After confirming the data breach last week, Twitch has now given more details on the security incident. In an update to its blog post, the live streaming service says it has fixed the configuration issue that allowed unauthorized access. Furthermore, Twitch says no passwords were compromised.
Twitch Passwords Not Compromised in Attack
According to Twitch, attackers were not able to leak the passwords of their users. Twitch also highlighted that it uses bcrypt password hashing function for hashing passwords. Credit card numbers and other banking information are safe too.
After acknowledging that the exposed data contained Twitch’s source code and a subset of creator payout data, Twitch said the attack affects only a small fraction of users. “We’ve undergone a thorough review of the information included in the files exposed and are confident that it only affected a small fraction of users and the customer impact is minimal.

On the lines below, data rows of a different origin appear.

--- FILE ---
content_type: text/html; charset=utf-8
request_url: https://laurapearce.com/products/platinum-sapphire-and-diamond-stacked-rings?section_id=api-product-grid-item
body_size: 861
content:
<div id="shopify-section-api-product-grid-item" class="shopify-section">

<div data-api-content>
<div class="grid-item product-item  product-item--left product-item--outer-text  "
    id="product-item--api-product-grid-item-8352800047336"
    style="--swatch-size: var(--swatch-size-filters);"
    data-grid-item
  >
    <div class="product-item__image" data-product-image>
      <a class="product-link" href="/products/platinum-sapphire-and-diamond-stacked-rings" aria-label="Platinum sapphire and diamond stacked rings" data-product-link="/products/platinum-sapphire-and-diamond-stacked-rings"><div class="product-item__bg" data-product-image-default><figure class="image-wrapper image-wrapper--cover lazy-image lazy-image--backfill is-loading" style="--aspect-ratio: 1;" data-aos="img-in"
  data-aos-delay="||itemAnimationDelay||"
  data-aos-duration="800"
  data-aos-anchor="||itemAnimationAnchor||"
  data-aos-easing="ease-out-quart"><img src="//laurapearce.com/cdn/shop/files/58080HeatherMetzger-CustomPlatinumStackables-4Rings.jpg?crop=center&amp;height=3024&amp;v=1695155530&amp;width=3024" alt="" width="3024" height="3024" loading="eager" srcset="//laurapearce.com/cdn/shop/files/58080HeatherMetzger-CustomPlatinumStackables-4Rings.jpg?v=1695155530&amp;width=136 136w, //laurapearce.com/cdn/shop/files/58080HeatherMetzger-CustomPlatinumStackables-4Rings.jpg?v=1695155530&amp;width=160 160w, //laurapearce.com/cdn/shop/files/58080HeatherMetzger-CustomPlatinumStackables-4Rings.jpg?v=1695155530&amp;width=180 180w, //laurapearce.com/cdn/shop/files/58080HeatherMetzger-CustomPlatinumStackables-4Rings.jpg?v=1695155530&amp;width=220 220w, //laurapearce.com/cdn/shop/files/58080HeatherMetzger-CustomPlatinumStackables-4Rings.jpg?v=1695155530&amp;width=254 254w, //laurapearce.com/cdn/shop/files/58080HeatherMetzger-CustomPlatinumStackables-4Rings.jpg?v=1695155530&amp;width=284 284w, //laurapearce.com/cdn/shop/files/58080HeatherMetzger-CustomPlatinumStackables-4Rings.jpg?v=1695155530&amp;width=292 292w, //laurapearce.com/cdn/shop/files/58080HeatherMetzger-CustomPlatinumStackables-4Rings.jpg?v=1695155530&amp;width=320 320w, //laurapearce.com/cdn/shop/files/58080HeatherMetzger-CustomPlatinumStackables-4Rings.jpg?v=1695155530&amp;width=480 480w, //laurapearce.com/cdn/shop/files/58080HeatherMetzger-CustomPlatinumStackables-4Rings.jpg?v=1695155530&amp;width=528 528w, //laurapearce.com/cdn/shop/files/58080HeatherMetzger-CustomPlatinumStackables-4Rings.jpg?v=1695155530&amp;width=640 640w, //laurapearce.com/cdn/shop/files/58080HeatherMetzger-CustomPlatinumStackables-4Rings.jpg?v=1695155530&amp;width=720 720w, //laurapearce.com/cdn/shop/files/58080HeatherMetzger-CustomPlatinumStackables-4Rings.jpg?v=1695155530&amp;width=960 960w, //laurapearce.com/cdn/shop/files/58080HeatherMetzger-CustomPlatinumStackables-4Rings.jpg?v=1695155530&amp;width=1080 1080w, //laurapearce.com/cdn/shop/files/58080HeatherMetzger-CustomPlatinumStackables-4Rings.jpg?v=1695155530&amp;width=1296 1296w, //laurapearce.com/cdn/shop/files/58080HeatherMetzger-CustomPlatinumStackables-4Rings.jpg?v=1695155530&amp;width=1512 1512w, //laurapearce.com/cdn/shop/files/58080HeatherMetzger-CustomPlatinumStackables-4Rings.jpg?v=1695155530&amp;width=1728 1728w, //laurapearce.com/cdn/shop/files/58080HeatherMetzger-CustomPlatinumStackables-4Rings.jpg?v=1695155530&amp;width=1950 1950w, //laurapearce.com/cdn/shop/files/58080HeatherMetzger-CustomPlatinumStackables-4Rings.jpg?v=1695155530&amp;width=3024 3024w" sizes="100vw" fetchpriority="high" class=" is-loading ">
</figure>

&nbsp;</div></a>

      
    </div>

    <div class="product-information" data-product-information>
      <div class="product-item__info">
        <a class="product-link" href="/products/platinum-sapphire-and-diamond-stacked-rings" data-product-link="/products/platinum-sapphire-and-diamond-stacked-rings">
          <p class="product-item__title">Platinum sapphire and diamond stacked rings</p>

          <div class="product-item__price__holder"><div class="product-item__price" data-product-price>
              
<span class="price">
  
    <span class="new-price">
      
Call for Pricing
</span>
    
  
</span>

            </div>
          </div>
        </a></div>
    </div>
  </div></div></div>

We are contacting those who have been impacted directly,” wrote Twitch.
The company also took a moment to apologize to the community for the security flaw. “We take our responsibility to protect your data very seriously. We have taken steps to further secure our service, and we apologize to our community,” reads the blog post.
With all that said, do keep in mind that all of these are applicable to the data released so far. To recall, the leaked data was titled ‘part 1’, suggesting there’s more to come. We still don’t know what the second part of the leak consists of and if/ when it would surface online. As part of its mitigation efforts, Twitch has reset stream keys and encourages everyone to turn on two-factor authentication.